===== Supplied material =====

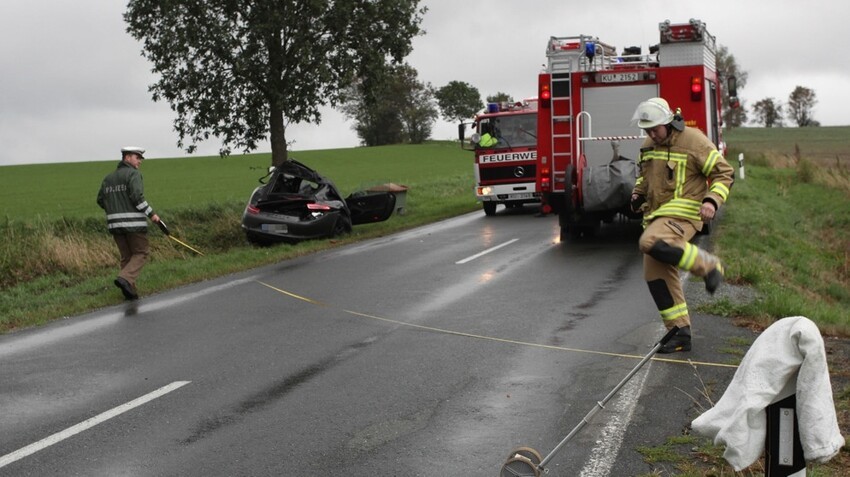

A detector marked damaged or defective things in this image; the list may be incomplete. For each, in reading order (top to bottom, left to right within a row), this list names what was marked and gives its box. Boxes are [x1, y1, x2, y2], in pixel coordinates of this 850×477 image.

wrecked black porsche [240, 159, 396, 244]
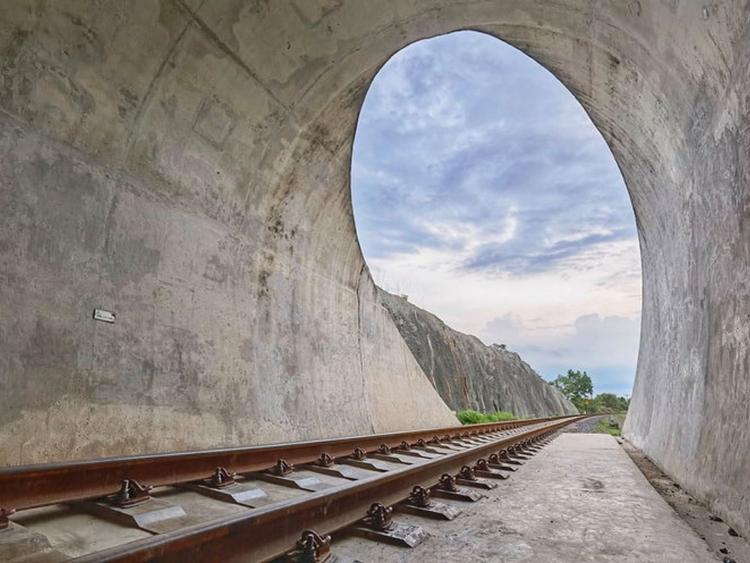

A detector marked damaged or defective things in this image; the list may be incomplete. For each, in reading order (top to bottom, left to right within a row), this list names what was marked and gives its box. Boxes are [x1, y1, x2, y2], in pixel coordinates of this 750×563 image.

rusty rail [0, 414, 568, 512]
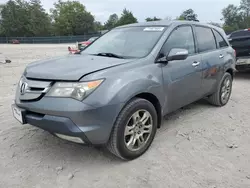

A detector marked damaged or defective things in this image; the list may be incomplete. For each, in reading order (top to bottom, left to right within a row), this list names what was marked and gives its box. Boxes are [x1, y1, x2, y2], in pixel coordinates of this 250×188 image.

crumpled hood [24, 54, 135, 81]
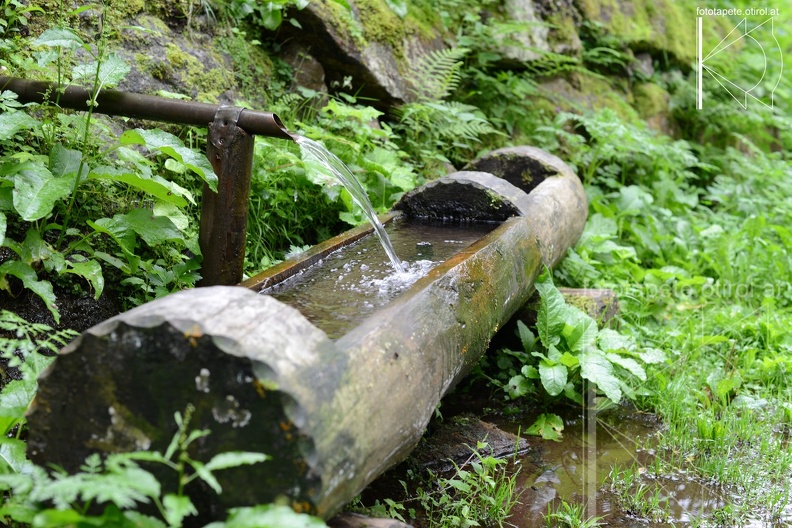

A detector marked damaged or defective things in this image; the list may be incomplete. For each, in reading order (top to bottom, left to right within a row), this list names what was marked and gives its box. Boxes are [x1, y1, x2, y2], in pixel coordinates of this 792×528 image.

rusty metal pipe [0, 74, 296, 141]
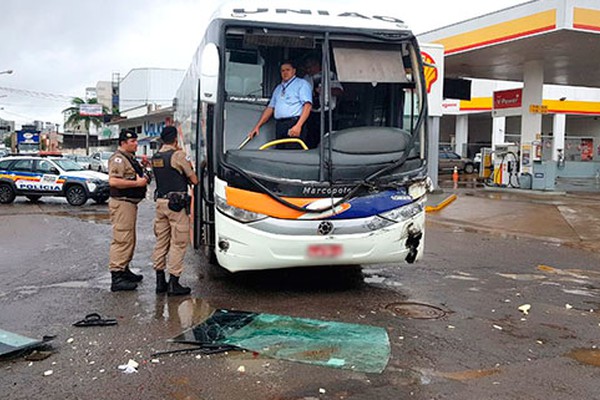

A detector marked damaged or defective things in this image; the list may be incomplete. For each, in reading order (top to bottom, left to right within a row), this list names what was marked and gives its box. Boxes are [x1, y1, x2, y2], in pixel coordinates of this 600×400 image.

damaged bus front [177, 5, 432, 272]
broken green glass [171, 310, 392, 374]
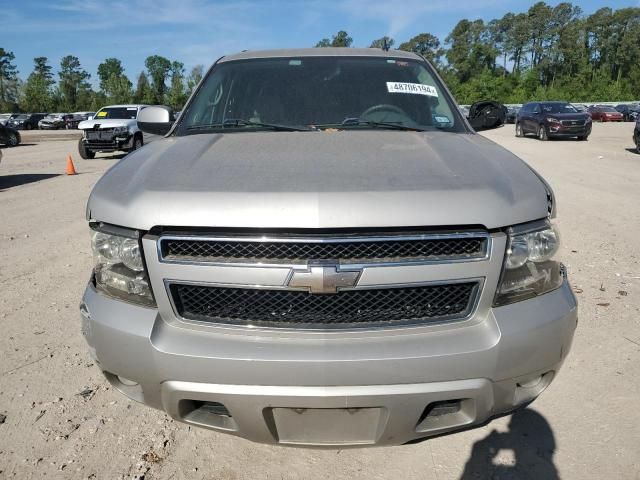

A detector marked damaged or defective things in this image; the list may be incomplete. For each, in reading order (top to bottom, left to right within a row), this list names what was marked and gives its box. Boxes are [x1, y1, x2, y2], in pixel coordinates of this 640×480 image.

cracked hood [87, 130, 552, 230]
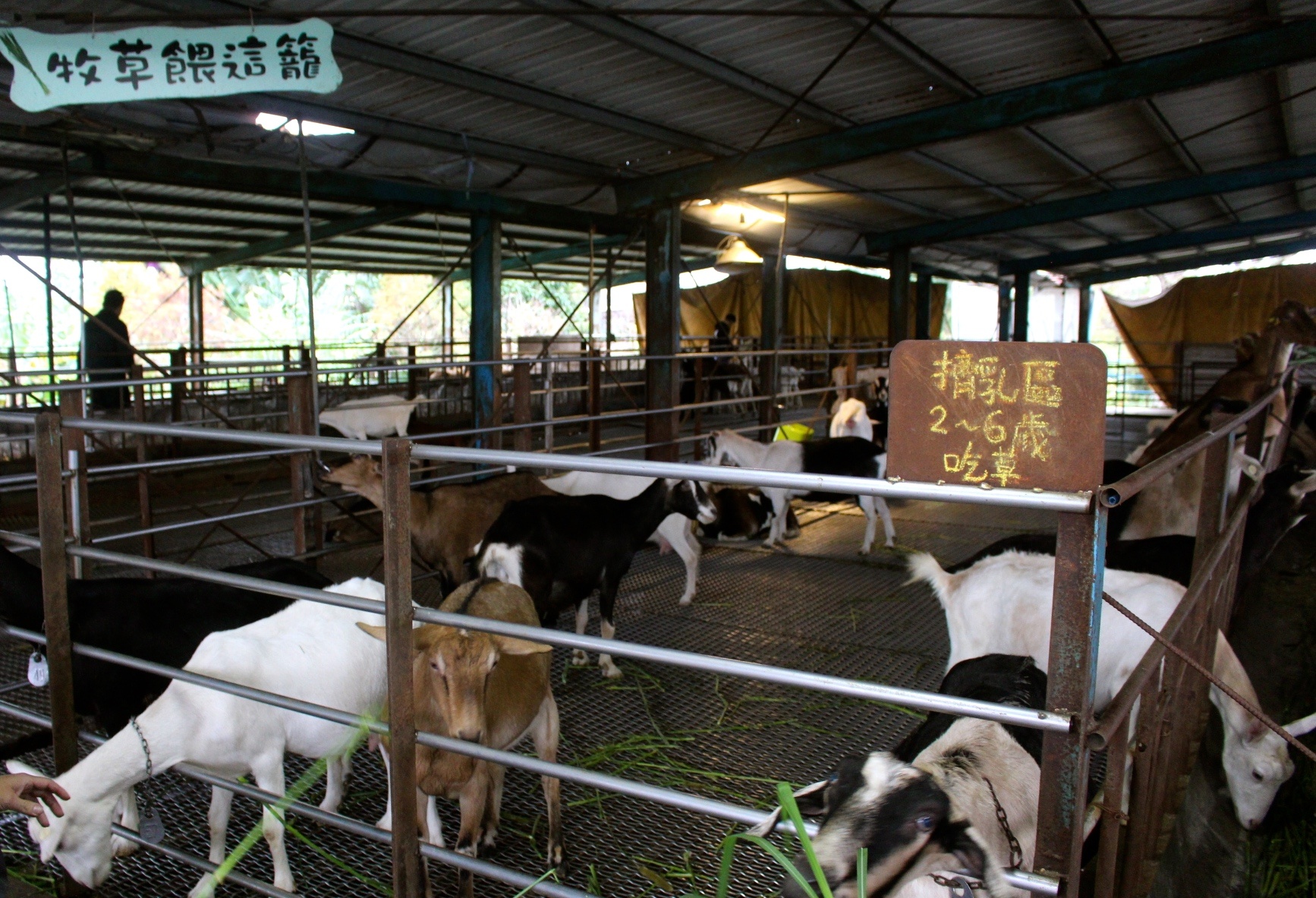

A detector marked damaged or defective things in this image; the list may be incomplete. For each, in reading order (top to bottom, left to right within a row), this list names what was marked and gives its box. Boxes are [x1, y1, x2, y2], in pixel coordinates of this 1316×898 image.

rusty sign [886, 342, 1111, 495]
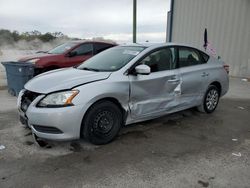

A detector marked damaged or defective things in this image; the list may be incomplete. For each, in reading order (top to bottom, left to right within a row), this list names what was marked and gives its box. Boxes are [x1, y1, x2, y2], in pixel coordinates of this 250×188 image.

damaged silver car [17, 43, 229, 145]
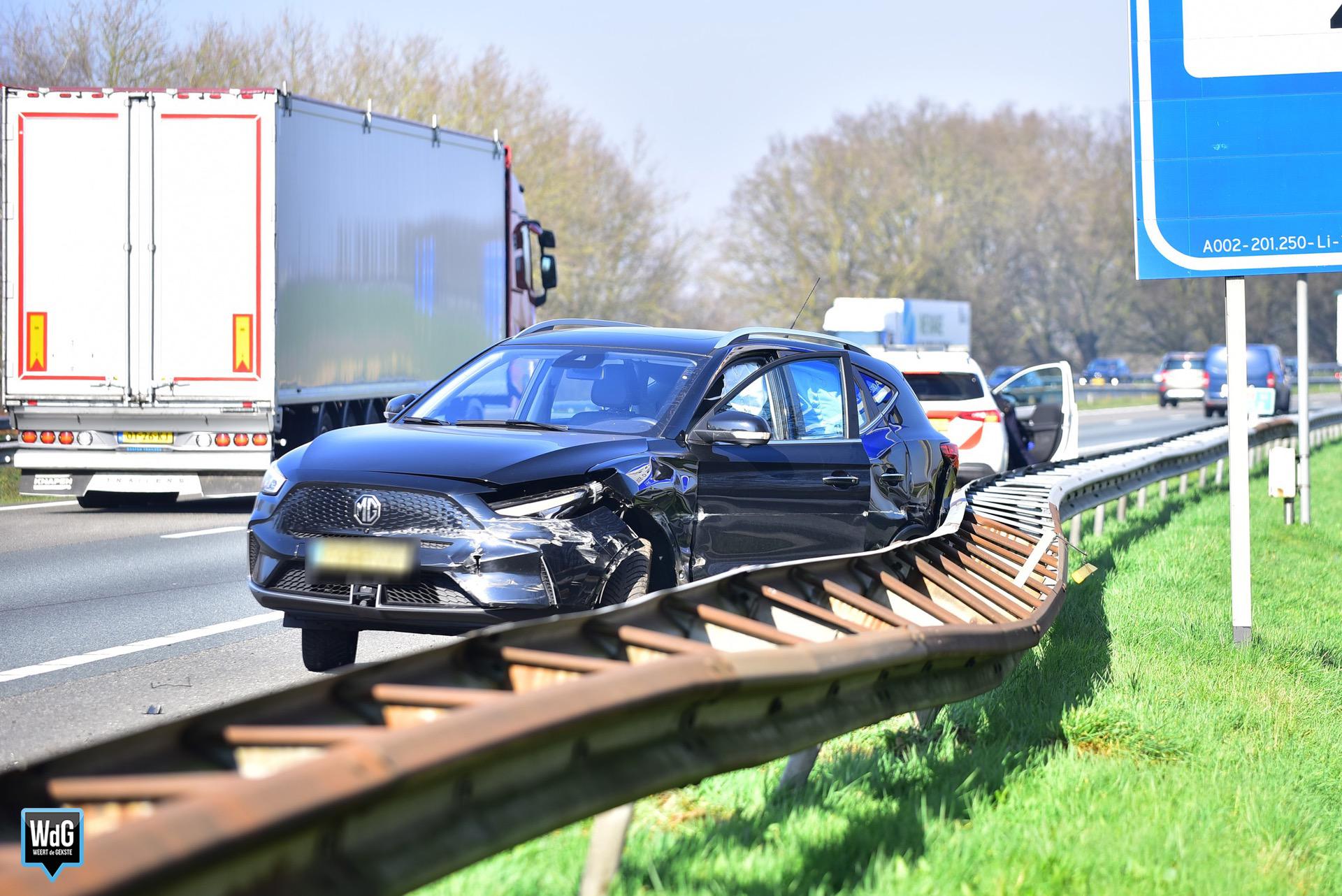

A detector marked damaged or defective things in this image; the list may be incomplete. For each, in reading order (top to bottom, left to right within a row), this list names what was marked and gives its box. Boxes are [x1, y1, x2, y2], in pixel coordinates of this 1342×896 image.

damaged front bumper [248, 482, 644, 635]
rusty guardrail rail [0, 407, 1336, 896]
bent guardrail [0, 407, 1336, 896]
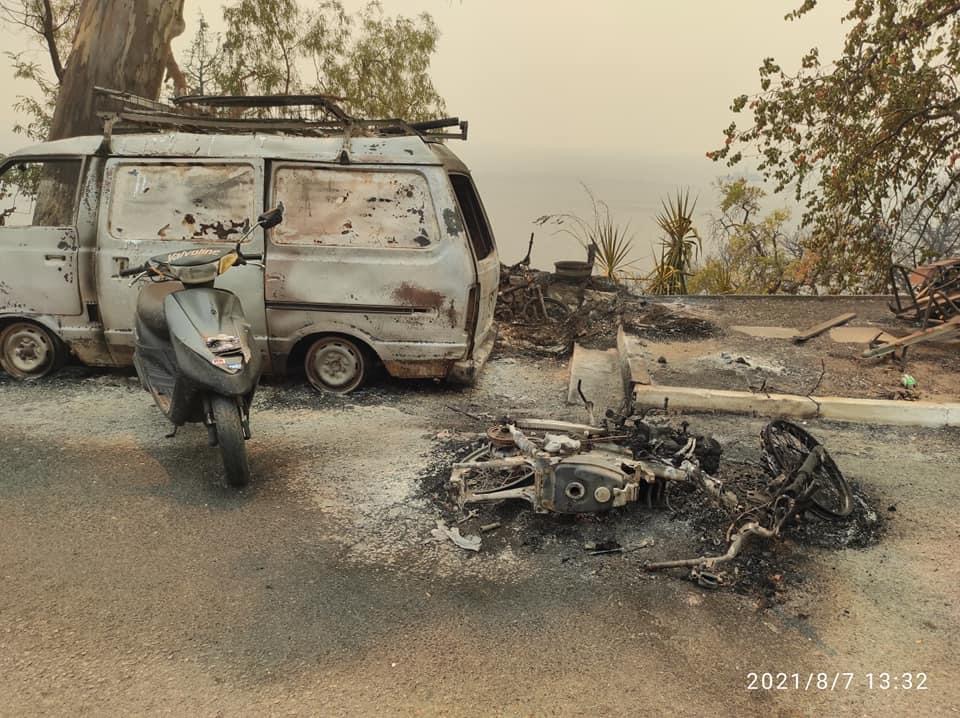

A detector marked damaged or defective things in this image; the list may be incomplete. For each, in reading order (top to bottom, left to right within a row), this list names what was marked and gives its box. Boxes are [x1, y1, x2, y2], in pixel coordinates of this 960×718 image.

burned van [0, 95, 498, 394]
burned vehicle wheel [0, 320, 66, 376]
destroyed motorcycle [116, 205, 282, 492]
burned vehicle wheel [308, 336, 368, 394]
fire damage [416, 400, 880, 596]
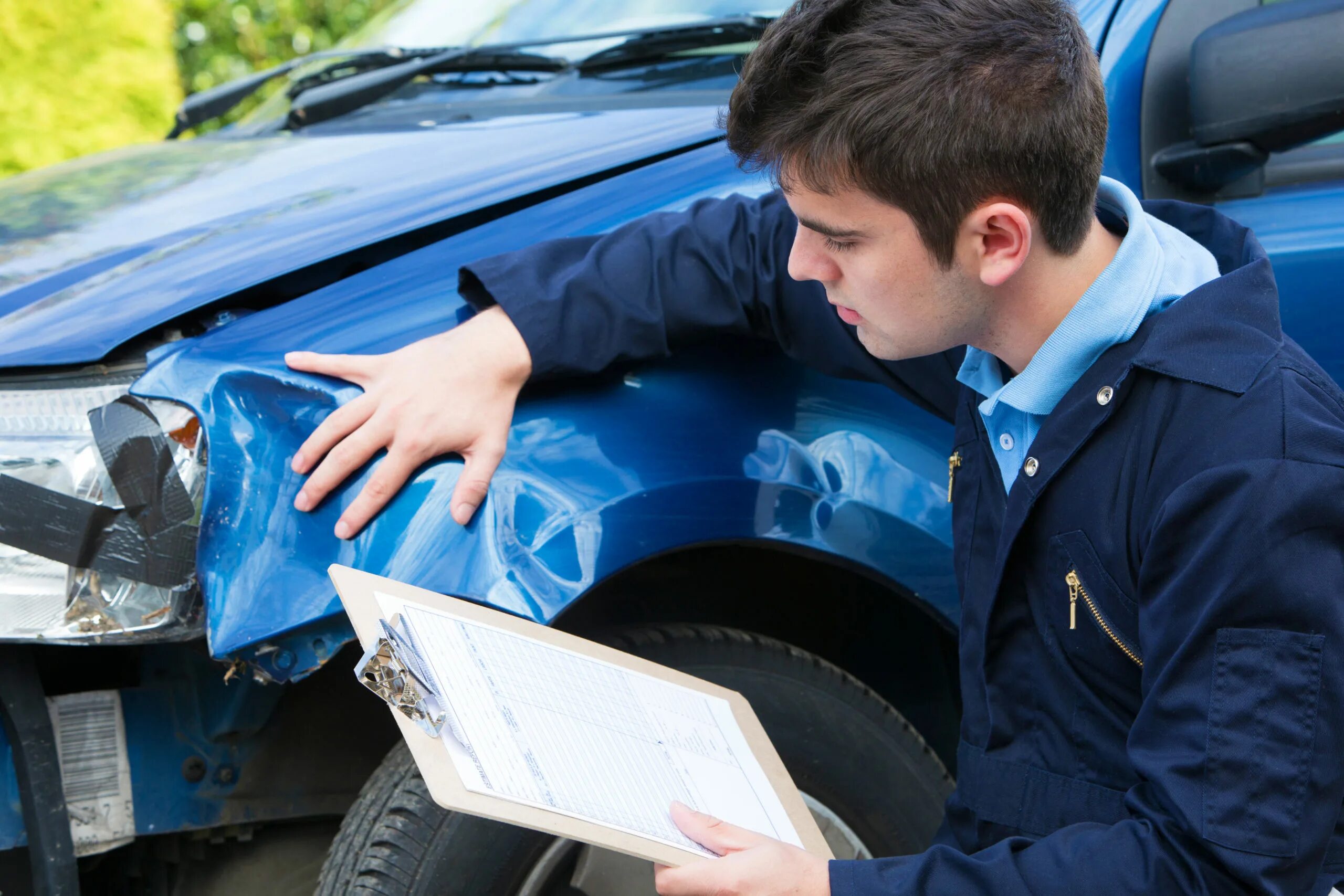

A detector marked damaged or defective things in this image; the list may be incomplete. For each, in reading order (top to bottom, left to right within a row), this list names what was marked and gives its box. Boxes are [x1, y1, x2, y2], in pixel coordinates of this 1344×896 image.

damaged headlight [0, 372, 205, 642]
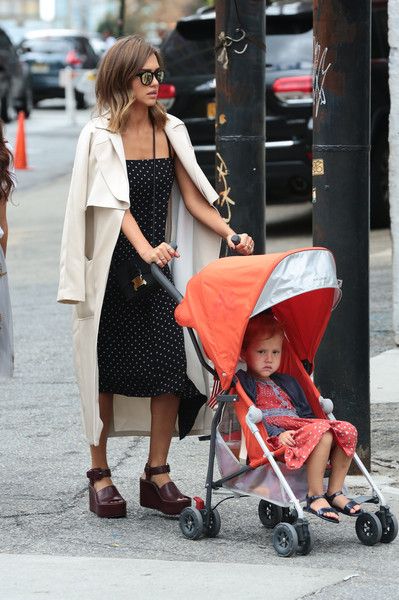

=====

* [Problem description]
Output the listing exactly, pictures excluded.

* [Solution below]
A detector marked damaged or defective things in this image; the list may be incomplete. For each, in reading order (top to bottom, left to right within a row), this list names what was marked and gives its box. Boxes are [x1, y1, x2, y2], in pixel coordinates of this 850×477 image.

wrecked black porsche [240, 159, 396, 244]

A detector marked damaged or defective things in this image; the list may be incomplete. For each, in reading order (top to bottom, left to right within a row), this list names what was marked and gives its box. Boxes are [x1, y1, x2, y2], in pixel coordinates of this 750×563 image.

rusty rail [0, 414, 568, 512]

A detector marked damaged or defective things in this image; the list may be incomplete. For each, in reading order (top to bottom, left to right within a row), this list names what was marked and gives its box. Boxes are [x1, y1, x2, y2], in pixel coordinates of this 250×188 image.

crumpled hood [24, 54, 135, 81]

A detector marked damaged or defective things in this image; the list may be incomplete. For each, in reading order (top to bottom, left to right within a row), this list names what was marked and gives its box. Boxes are [x1, y1, x2, y2], in pixel coordinates of this 792×528 image.

rusty metal pipe [0, 74, 296, 141]

A detector marked damaged or defective things in this image; the list may be incomplete. For each, in reading order (top to bottom, left to right within a row), this list names what was marked and gives its box. Boxes are [x1, y1, x2, y2], in pixel coordinates of this 600×400 image.

damaged bus front [177, 5, 432, 272]
broken green glass [171, 310, 392, 374]

A detector marked damaged or defective things in this image; the list may be incomplete. For each, in reading order (top to bottom, left to right within a row), this list names what was marked and gives its box. Boxes are [x1, y1, x2, y2], in pixel coordinates of this 640×480 image.

cracked hood [87, 130, 552, 230]

A detector marked damaged or defective things in this image; the list may be incomplete. For each, in reading order (top to bottom, left to right within a row), this list names what was marked and gives its box. Boxes are [x1, y1, x2, y2], in pixel coordinates of this 1316×898 image.

rusty sign [886, 342, 1111, 495]

A detector marked damaged or defective things in this image; the list may be incomplete. For each, in reading order (top to bottom, left to right within a row), this list names what was marked and gives its box. Boxes are [x1, y1, x2, y2], in pixel coordinates of this 250×188 image.

damaged silver car [17, 43, 229, 145]

A detector marked damaged or defective things in this image; the list may be incomplete. For each, in reading order (top to bottom, left to right within a row), this list names what was marked and gives its box. Boxes are [x1, y1, x2, y2], in pixel coordinates of this 1342×896 image.

damaged front bumper [248, 482, 644, 635]
rusty guardrail rail [0, 407, 1336, 896]
bent guardrail [0, 407, 1336, 896]

A detector marked damaged or defective things in this image; the list may be incomplete. For each, in reading order (top to bottom, left to right within a row), this list names what was marked and gives its box. Boxes are [x1, y1, x2, y2], in pixel coordinates of this 960×718 image.

burned van [0, 95, 498, 394]
burned vehicle wheel [0, 320, 66, 376]
destroyed motorcycle [116, 205, 282, 492]
burned vehicle wheel [308, 336, 368, 394]
fire damage [416, 400, 880, 596]

A detector marked damaged or defective things in this image; the list may be incomplete. For each, in reading order (top to bottom, left to right within a row), this list names what was marked and gives its box. Boxes are [x1, y1, x2, y2], in pixel coordinates of this 1344×896 image.

damaged headlight [0, 372, 205, 642]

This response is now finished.